Binary Cross-Entropy: In our previous project (Digit Recognizer), the AI had to choose between 10 different numbers, so we used Sparse Categorical cross-entropy. Here, there are only two possible answers (Positive or Negative), so we must use Binary cross-entropy as our loss function.
Sigmoid Activation: The final layer uses a sigmoid function. This creates an “S-shaped” curve that takes any number the network calculates and squashes it into a neat probability percentage between exactly 0.0 and 1.0.
Execution Guide
Ensure TensorFlow is installed: Open your terminal and verify you have it installed: pip install tensorflow numpy
Save the file: Create a new Python file named sentiment_analyzer.py and paste the code above.

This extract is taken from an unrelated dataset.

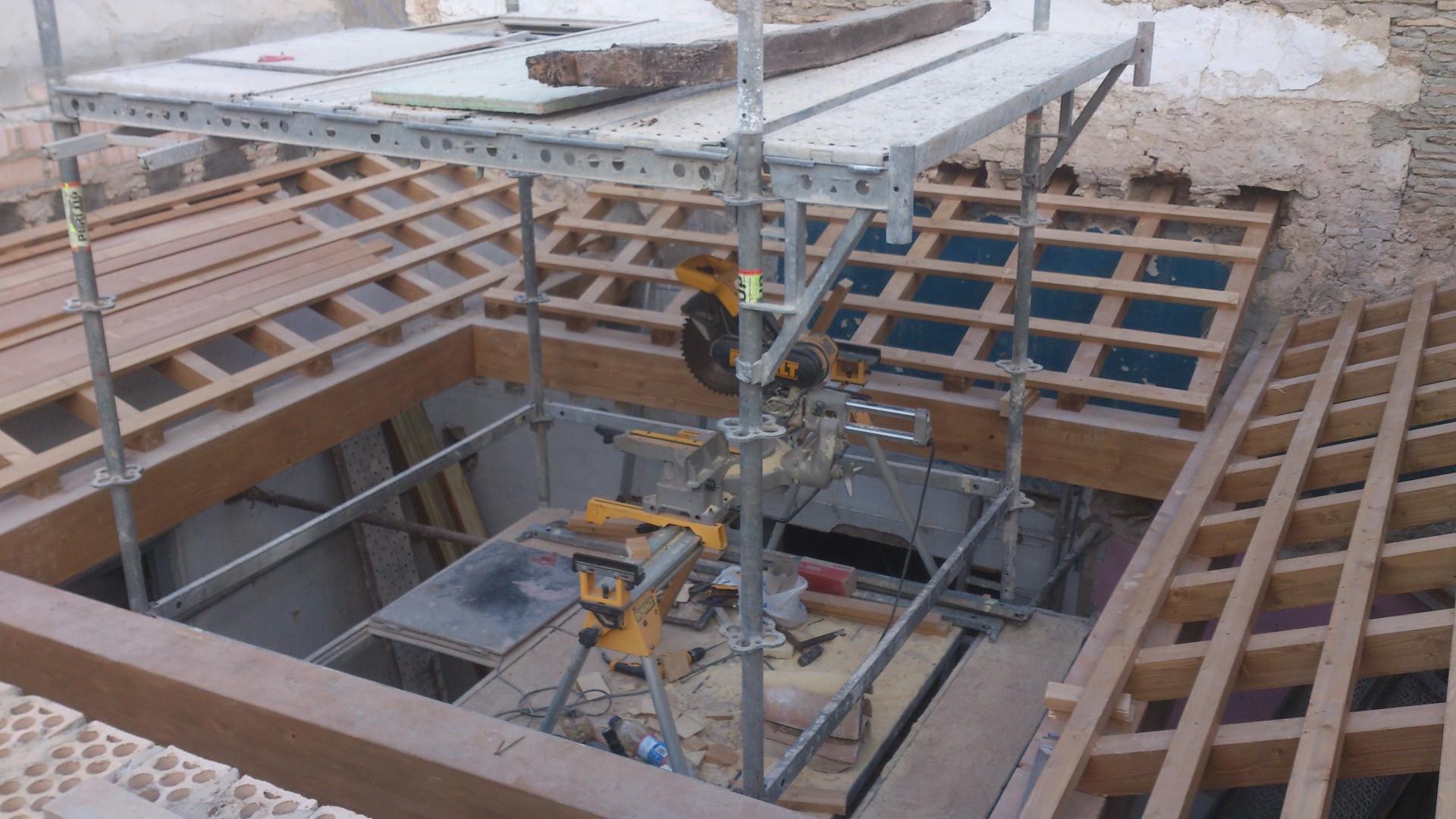 Cubierta plana madera casa de madera heidi de x cm for Cubierta piscina transitable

Run the script: Execute the script from your terminal: python sentiment_analyzer.py
Observe the Output: Watch the terminal as Keras compiles the architecture and trains the model. Once it finishes its 3 training epochs, it will grab a random movie review, translate the numbers back into readable English, and print out exactly what emotion the AI detected in the text!